I created, programmed and facilitated a Couples Weekend designed to improve connection and help restore a sense of togetherness for couples. It was such an amazing experience and as much as I hope the attending couples gained some valuable tips (which I think they did!) and spent some intentional time together, I also had the pleasure of learning so much. I planned the weekend with the intention to promote each couple's together-time but what I found was that the time in communion with the whole group was also incredibly valuable. Not only did the couples offer profound insights to each other but they unintentionally created an audience for each other to express their love publicly.

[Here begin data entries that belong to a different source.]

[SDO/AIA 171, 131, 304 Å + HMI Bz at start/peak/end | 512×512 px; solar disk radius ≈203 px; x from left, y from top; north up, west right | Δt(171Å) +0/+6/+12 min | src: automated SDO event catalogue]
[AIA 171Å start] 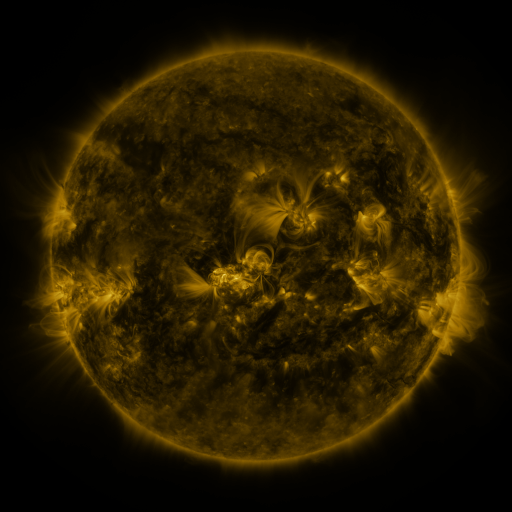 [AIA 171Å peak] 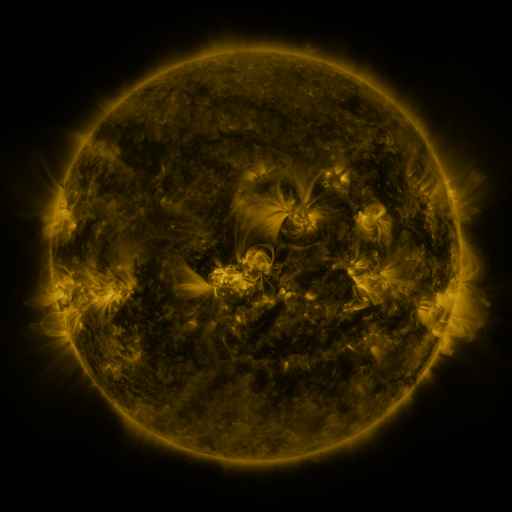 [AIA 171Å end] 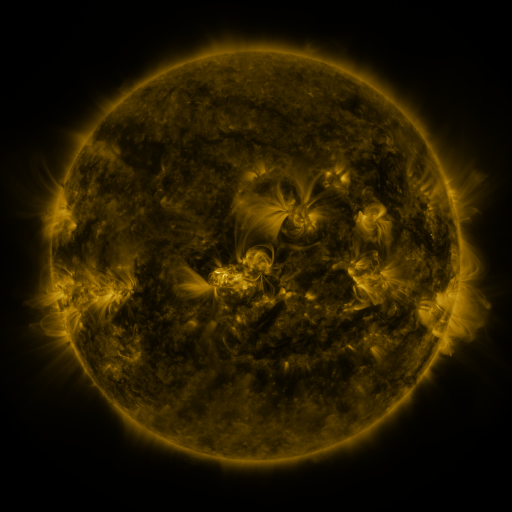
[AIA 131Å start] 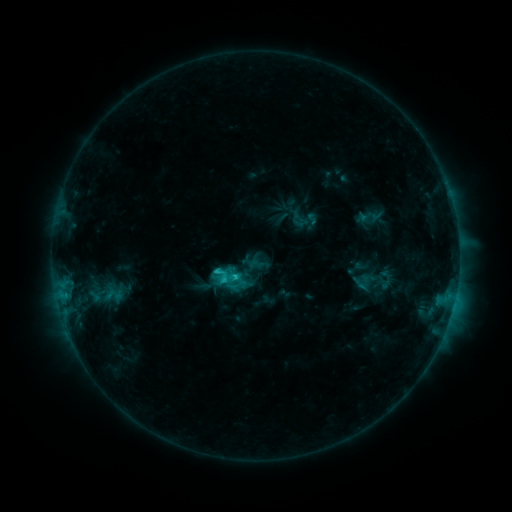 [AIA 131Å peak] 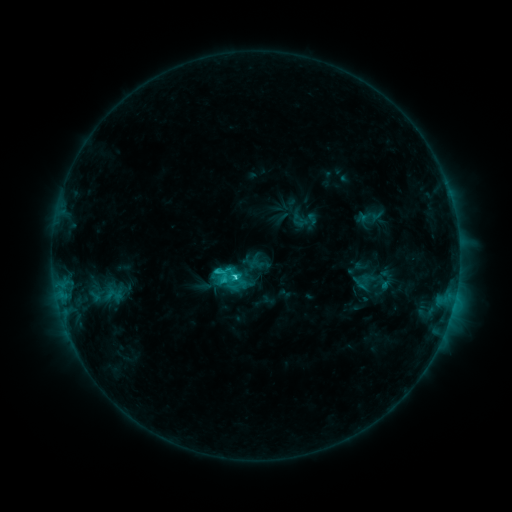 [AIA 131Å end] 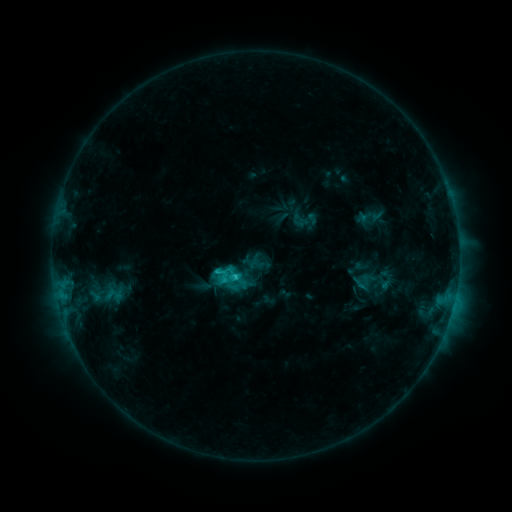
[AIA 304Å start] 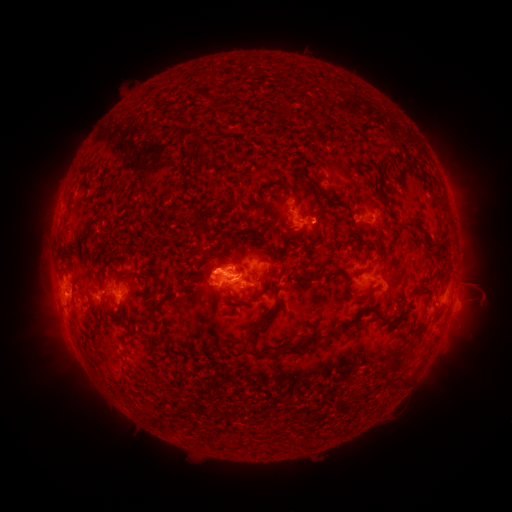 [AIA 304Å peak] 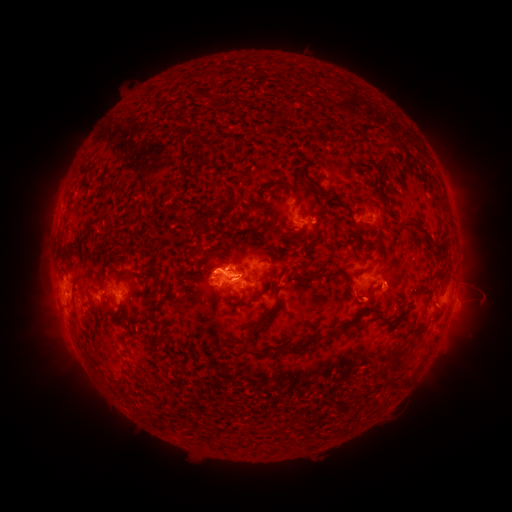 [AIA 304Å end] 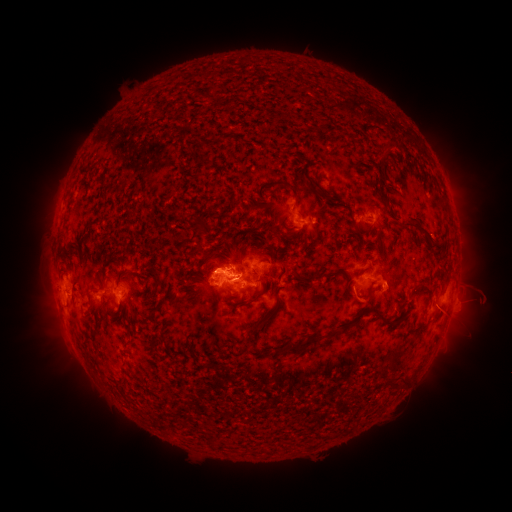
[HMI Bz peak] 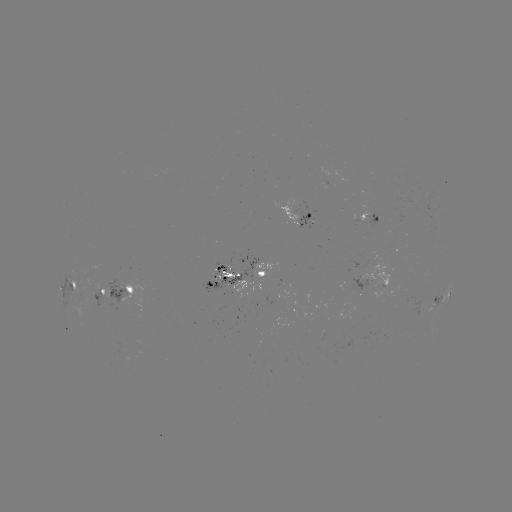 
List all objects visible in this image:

One thing that happens in relationships- and one reason that some people find themselves wondering about "others"- is that we start to see our partner without objectivity. We see them only from a close up perspective. We see the flaws, the nuances, the small micro-infractions- almost like a Monet too close up. People we don't know can appear more interesting and even more attractive at times because we see them from a more distal vantage point. Dan Ariely speaks of this phenomenon in this video:
One of the wonderful things about spending time with others; friends, family (or in the case of my Commit to Connection couple's weekend, total strangers who end up wanting to be friends), is that we once again get the opportunity to watch our partners with the lens "zoomed out" as we did at the beginning of our relationships when we were just getting to know each other. Watching your partner attend to the emotional needs of someone else with compassion can be a heart-softening, intimacy-building experience. Sharing your commitment and love for each other in the company of people who are intentionally creating space for loving each other, too, is very powerful. Bragging about each other and sharing what you appreciate about each other in front of family and friends is an important element of creating a sense of safety and validation for your partner and even helps remind others what they love about their partner.
How can you create some shared togetherness? Is it a double date? A dinner with friends? Inviting your in-laws over for brunch? Is it watching your partner coach a little league team or simply just laughing with their friends. Take some time to zoom out. See your partner as you did before you thought you knew everything about them. You may be pleasantly surprised!